Friday, June 29, 2007

Besame Mucho...

a) A vida é um tango em que procuramos seduzir as coisas que inventámos para continuarmos a amar os nossos passos, as nossas invenções fastidiosas; e nós somos o instrumento por meio do qual ela adquire essa música…

(Lisboa, 06/12/99)

b) A vida é um tango; dancêmo-lo.

(Henrique Esteves, um amigo, dos melhores; Campolide, 07/05/06)

Thursday, June 28, 2007

"Volúpia do Aborrecimento"


O inesperado é o elixir mágico com que anulamos o tédio e nos sentimos novos sob o peso das horas inefáveis


(Lisboa, 04/12/99)

Wednesday, June 27, 2007

Notas do Viajante Assombrado

De súbito, com uma aspereza impossível, caiu o assombro das árvores. Sobre as folhas sêcas, a meus pés, desceu, pesadamente, uma poeira negra; a mágoa inteira dos séculos tombava sobre os mortais. E foi então que eu, o viajante casual dessas passagens, senti (que não sentisse, ò Cloé, quem me dera!) com uma consternação inconsolada, a comprida antiguidade dessa angústia aterrar, como um despiste, no mais fundo lugar da minha alma…

(Lisboa, 03/12/99)

Tuesday, June 26, 2007

Diário do Cínico Solitário...

Um grande acontecimento aproxima-se, na História da Humanidade, o que vem exigindo muitas celebrações, elocubrações, planeamentos. Dizem os jornais, as televisões, as emissões radiofónicas, festeja-se (a medo) o final do milénio, o final de um governo (algures no mundo muda sempre um governo), o fim de Timor como província Indonésia (isto é, agora palco da exploração geral)... No fundo, tudo se resume a essa empolgante engrenagem da Política, a esse tic-tac inconfundível das múltiplas rodas do Poder. É a Democracia Universal, máscara do Despotismo, num eufórico e popular movimento.
E eu, como sempre, passo alheado a essas manifestações, como quem passa pelo sujeito do Metro que nos estende um panfleto ou nos vende pensos e revistas em nome da sempi-eterna pobreza dos miseráveis. O meu egoísmo não admite complacências, e, na maioria dos casos, o meu egoísmo está certo. A minha consciência, ainda jovem e esquiva, vem, por enquanto, sustendo bem os seus erros.

= Material extraído =
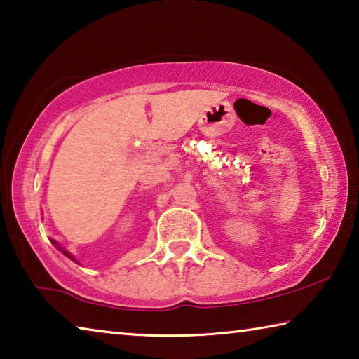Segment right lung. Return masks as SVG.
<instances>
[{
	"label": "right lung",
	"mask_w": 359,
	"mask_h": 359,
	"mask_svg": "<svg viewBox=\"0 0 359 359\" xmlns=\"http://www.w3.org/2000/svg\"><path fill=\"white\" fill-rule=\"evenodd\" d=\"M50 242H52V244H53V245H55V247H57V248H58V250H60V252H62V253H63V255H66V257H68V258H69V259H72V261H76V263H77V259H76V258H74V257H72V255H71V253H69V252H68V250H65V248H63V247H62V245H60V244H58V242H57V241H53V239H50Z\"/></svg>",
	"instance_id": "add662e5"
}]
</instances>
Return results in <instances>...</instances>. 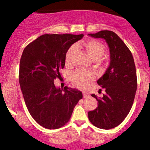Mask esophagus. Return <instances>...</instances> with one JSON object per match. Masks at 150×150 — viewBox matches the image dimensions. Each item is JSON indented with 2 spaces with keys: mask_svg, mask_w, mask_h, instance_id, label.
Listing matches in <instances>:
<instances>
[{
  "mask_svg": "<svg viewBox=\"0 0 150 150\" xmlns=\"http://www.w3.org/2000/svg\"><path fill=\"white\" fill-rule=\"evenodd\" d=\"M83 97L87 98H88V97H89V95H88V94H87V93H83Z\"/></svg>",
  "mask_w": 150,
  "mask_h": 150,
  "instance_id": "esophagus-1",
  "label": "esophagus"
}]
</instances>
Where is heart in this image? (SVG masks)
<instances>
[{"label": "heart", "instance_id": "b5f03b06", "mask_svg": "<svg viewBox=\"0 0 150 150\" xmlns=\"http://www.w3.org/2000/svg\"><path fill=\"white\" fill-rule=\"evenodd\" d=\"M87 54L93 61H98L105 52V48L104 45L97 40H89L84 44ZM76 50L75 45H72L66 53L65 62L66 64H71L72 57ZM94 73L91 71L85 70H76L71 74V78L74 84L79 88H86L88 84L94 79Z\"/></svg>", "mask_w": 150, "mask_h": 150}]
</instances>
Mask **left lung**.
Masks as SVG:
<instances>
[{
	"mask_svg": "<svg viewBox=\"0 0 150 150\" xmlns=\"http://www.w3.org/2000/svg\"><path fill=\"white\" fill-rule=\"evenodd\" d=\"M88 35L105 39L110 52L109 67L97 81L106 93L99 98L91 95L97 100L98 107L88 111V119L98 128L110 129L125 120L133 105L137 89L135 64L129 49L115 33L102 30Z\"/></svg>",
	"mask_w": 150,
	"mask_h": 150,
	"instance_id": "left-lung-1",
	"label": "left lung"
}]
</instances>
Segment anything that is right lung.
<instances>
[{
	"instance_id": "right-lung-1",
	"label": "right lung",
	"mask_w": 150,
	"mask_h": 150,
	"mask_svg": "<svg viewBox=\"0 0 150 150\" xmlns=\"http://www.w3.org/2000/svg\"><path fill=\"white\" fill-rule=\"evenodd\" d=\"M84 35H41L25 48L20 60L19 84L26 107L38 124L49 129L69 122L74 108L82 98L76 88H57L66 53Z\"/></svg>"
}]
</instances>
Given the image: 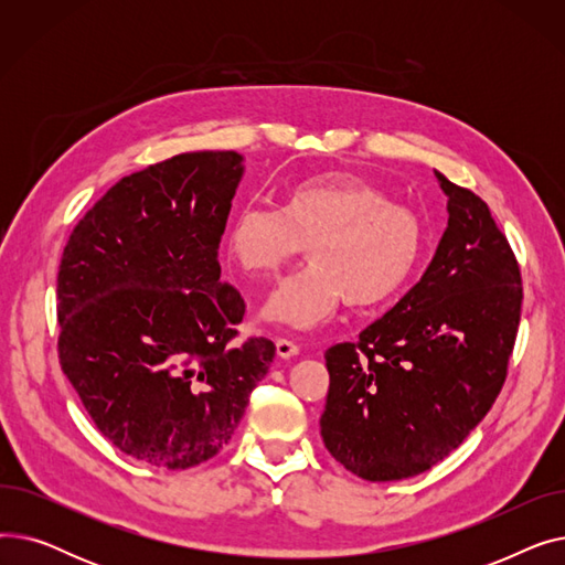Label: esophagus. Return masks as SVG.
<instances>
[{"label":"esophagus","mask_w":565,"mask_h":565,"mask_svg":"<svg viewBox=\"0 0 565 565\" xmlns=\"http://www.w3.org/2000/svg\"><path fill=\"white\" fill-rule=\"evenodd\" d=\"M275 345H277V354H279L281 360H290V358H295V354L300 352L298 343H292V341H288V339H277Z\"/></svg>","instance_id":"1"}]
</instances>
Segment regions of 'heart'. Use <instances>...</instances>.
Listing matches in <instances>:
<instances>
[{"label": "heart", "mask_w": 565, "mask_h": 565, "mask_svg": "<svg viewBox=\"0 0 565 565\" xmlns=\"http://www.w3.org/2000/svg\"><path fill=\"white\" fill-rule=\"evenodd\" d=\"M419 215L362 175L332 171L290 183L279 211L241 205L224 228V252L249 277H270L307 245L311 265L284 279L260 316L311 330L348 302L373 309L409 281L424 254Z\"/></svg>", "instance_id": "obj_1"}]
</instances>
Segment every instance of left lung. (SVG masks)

= Exercícios =
**a)** Por favor, indique todas as linhas dos registos em que aparece a palavra "left", transcrevendo cada uma delas.
**b)** Retome o excerto selecionado e dê-lhe continuação a partir da última frase apresentada.

= Resultados =
**a)**
Mask **left lung**.
	"instance_id": "left-lung-1",
	"label": "left lung"
Segment every instance of left lung. (SVG masks)

**b)**
Parece então que o sujeito comum e o incomum se preparam, unindo esforços, para a recepção com pompa desta promessa nova. Mas que posso eu fazer, eu que desprezo e abomino toda e qualquer promessa? Eu que me cansei de prometer e esperar, e de falhar nas promessas e nas esperas? O que cabe fazer ao Homem Desesperado, ao Homem Lógico, doentiamente racional e infeliz? Nestas horas de promessa para os outros, o que lhe resta é então a imitação de São João, na sua visão do Apocalipse. Ao Homem, porém, mais modesto (ou mais impotente do que o ideal de profeta ou de santo), não se admite mais do que a contemplação do termo de si próprio.
Preparo-me então para o fim de mim mesmo com a mesma determinação com que as beatas (ainda e sempre por apagar, ò paciência!) se preparam, remoendo rezas, para o fim colossal de todo o Mundo… O resultado disso será imprevisível como qualquer fim, nem poderei eu reportá-lo. Pois que ser neste mundo estagnado tem o dom (ó lamentável limitação da lógica!) de relatar o termo de si próprio?! (Lisboa, 02/12/99)

Monday, June 25, 2007

Enigmas do Amor, esse Egoísmo!...

Alimentas-me o espírito: não há dúvidas.
Alimentas-me o corpo: não há dúvidas.
E eu, com o meu espírito, alimento-te o espírito: não há dúvidas.
E eu, com o meu corpo, alimento-te o corpo: não há dúvidas.
O que quer dizer… há certezas…
Então porquê esta dúvida?

(Lisboa, 01/12/99)

Sunday, June 24, 2007

Ratoeira...

Lembro a origem de tudo: Estavas no cruzamento entre o céu e o mar, e bebias insaciavelmente a paisagem. Eu passava de barco, como passo às vezes, disfarçando a minha solidão. Fingi-me um pescador em águas agitadas, e lancei uma rede ao teu perfil de sereia abandonada, deixando no ar essa proposta em que pedia que tu fosses minha. Porque o ideal do amor é sempre livre mas o desejo pede a propriedade, anulando, assim, o ideal.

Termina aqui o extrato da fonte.